Clearly, the OECD has triggered a new round of world interest in captives, and not for the right reasons, as it might have resulted in tax authorities worldwide questioning the legitimacy of captives.
Mathew Latham, Head of Captive Programmes with XL Catlin clearly stressed the three major challenges for captives:
- Regulation and governance (Solvency 2 and BEPS)
- Cost of management (partly as a result of the above)
- Alternate solutions (increased self-insured retention or traditional insurance).
Then Mathew Latham asked the key question to captive owners: “Does the captive add value and is it relevant to the organisation’s operations?”
Praveen Sharma, Managing Director, Global Leader insurance regulatory and tax consulting practice, Marsh reminded the audience that the central goal of OECD is “to develop a fairer, consistent and effective international tax system” and avoid “base erosion and profit shifting (BEPS)”. The key to defend the case is that the captive “must have a commercial rationale” and prove that decisions are made in the elected domicile. Therefore, Praveen Sharma suggested a four step process to make sure that the case robust:
- diagnose: the implications of BEPS for YOUR captive
- design: the set-up needed to meet the BEPS challenges
- change: what is necessary to fit the new design, and
- defend: be ready to defend your choices and decisions.

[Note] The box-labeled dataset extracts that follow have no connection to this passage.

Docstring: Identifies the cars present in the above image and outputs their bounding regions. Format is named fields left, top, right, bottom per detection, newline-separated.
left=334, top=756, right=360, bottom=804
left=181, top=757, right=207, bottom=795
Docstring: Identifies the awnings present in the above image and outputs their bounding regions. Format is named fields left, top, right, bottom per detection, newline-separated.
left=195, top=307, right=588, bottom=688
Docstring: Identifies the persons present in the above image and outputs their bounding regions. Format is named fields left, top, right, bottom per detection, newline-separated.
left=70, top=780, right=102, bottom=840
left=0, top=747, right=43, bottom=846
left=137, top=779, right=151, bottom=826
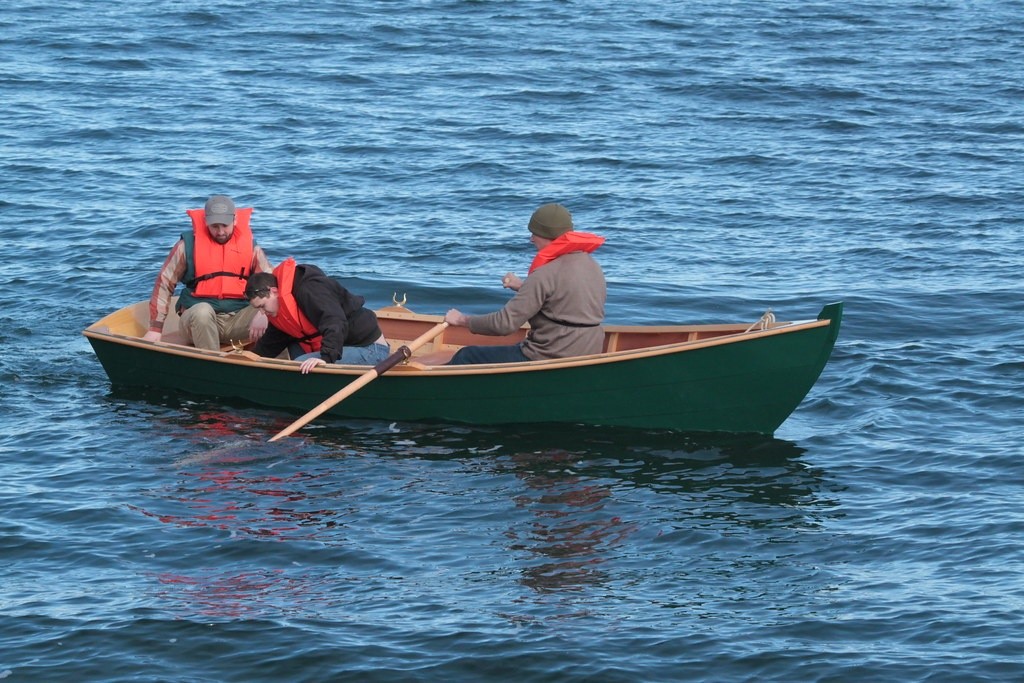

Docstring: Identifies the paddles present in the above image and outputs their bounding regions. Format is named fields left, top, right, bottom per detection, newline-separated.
left=268, top=322, right=449, bottom=441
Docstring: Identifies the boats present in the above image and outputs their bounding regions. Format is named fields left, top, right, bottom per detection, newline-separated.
left=83, top=293, right=846, bottom=439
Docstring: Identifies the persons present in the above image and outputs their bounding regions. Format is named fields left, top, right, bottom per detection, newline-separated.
left=444, top=203, right=606, bottom=366
left=142, top=196, right=277, bottom=352
left=245, top=264, right=390, bottom=374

Finally, Carl Leeman, CRO at Katoen Natie, stressed the importance of FERMA’s action at the level of OECD before states’ tax authorities embark on a journey against captives and he suggested that the attendees should be attentive to three “lines of defence”: commercial rationale, substance and governance, and transfer pricing.
All three speakers agreed that it was essential to be proactive in the justification of the use of a captive as an “efficient use of capital” and ultimate reduction in the TCOR (total cost of risk). This proactivity could be summarised in three words: document, document, document!